What you need to do: Set down the material once more, exactly as it appears.
^^^^
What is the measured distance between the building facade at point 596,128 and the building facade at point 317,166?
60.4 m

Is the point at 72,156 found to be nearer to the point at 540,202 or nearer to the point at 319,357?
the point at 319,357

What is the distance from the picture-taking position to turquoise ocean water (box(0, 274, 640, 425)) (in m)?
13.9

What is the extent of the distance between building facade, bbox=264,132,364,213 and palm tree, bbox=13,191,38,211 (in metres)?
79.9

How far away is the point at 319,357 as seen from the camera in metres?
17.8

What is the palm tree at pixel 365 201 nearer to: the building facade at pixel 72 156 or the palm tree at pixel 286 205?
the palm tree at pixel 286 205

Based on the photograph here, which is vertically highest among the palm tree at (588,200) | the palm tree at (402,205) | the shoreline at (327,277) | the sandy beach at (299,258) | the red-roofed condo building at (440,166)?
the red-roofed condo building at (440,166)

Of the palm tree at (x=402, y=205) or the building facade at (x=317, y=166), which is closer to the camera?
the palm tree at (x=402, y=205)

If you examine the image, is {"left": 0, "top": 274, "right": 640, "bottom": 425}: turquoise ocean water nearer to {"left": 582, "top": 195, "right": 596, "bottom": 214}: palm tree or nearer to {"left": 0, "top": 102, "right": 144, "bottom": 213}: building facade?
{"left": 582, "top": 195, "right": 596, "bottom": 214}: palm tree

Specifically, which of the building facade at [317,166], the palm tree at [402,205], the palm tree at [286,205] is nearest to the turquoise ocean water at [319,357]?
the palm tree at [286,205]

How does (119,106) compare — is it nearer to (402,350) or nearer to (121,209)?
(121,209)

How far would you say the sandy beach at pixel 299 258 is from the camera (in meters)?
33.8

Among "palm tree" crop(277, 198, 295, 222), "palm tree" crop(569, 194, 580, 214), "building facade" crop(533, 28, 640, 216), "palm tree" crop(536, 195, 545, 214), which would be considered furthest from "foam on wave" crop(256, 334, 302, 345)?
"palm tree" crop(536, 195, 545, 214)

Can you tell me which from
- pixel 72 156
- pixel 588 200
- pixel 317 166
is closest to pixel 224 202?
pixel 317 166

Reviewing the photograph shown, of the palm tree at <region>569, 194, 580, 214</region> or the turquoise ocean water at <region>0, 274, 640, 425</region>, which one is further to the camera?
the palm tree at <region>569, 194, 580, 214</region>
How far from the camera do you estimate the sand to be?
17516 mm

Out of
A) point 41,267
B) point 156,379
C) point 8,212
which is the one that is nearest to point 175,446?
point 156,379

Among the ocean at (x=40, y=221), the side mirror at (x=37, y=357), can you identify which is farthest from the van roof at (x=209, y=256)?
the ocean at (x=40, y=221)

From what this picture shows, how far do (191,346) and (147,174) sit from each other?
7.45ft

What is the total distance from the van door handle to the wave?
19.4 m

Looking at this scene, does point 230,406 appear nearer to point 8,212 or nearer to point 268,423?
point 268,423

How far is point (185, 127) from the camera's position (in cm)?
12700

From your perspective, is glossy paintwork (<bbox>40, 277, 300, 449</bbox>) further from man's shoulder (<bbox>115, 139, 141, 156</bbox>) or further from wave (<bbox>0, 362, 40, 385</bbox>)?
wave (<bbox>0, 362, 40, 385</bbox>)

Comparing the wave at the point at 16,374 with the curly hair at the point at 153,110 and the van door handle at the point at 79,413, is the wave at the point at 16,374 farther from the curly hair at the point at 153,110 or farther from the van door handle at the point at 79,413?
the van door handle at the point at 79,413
^^^^
Task response:
What is the measured distance between the building facade at point 596,128 and the building facade at point 317,166?
60.4 m

Is the point at 72,156 found to be nearer to the point at 540,202 or nearer to the point at 319,357?
the point at 319,357

What is the distance from the picture-taking position to turquoise ocean water (box(0, 274, 640, 425)) (in m)?
13.9

What is the extent of the distance between building facade, bbox=264,132,364,213 and palm tree, bbox=13,191,38,211 (in metres)?
79.9

How far away is the point at 319,357 as seen from the camera in metres?
17.8

What is the palm tree at pixel 365 201 nearer to: the building facade at pixel 72 156 or the palm tree at pixel 286 205?
the palm tree at pixel 286 205

Based on the photograph here, which is vertically highest among the palm tree at (588,200) | the palm tree at (402,205) | the shoreline at (327,277) | the sandy beach at (299,258) | the red-roofed condo building at (440,166)?
the red-roofed condo building at (440,166)

Of the palm tree at (x=402, y=205) or the building facade at (x=317, y=166), which is closer to the camera?
the palm tree at (x=402, y=205)

If you examine the image, is {"left": 0, "top": 274, "right": 640, "bottom": 425}: turquoise ocean water nearer to {"left": 582, "top": 195, "right": 596, "bottom": 214}: palm tree or nearer to {"left": 0, "top": 102, "right": 144, "bottom": 213}: building facade?
{"left": 582, "top": 195, "right": 596, "bottom": 214}: palm tree

Specifically, which of the building facade at [317,166], the palm tree at [402,205], the palm tree at [286,205] is nearest to the turquoise ocean water at [319,357]?
the palm tree at [286,205]

How does (119,106) compare — is it nearer to (402,350) or nearer to (121,209)?
(121,209)

How far would you say the sandy beach at pixel 299 258 is from the camera (in meters)?
33.8

Among "palm tree" crop(277, 198, 295, 222), "palm tree" crop(569, 194, 580, 214), "building facade" crop(533, 28, 640, 216), "palm tree" crop(536, 195, 545, 214), which would be considered furthest from "foam on wave" crop(256, 334, 302, 345)?
"palm tree" crop(536, 195, 545, 214)

Can you tell me which from
- pixel 72 156
- pixel 588 200
- pixel 317 166
is closest to pixel 224 202?
pixel 317 166

Reviewing the photograph shown, of the palm tree at <region>569, 194, 580, 214</region> or the turquoise ocean water at <region>0, 274, 640, 425</region>, which one is further to the camera?
the palm tree at <region>569, 194, 580, 214</region>
How far from the camera do you estimate the sand to be?
17516 mm

Out of
A) point 41,267
B) point 156,379
C) point 8,212
which is the one that is nearest to point 175,446?
point 156,379

Among the ocean at (x=40, y=221), the side mirror at (x=37, y=357), can you identify which is farthest from the van roof at (x=209, y=256)?
the ocean at (x=40, y=221)

From what this picture shows, how far do (191,346) and (147,174) sit from each other?
7.45ft

What is the total distance from the van door handle to the wave?
19.4 m

Looking at this scene, does point 230,406 appear nearer to point 8,212 or nearer to point 268,423?
point 268,423

How far is point (185, 127) from the camera's position (in cm)?
12700

From your perspective, is glossy paintwork (<bbox>40, 277, 300, 449</bbox>) further from man's shoulder (<bbox>115, 139, 141, 156</bbox>) or further from wave (<bbox>0, 362, 40, 385</bbox>)?
wave (<bbox>0, 362, 40, 385</bbox>)

Comparing the wave at the point at 16,374 with the curly hair at the point at 153,110 and the van door handle at the point at 79,413, is the wave at the point at 16,374 farther from the curly hair at the point at 153,110 or farther from the van door handle at the point at 79,413?
the van door handle at the point at 79,413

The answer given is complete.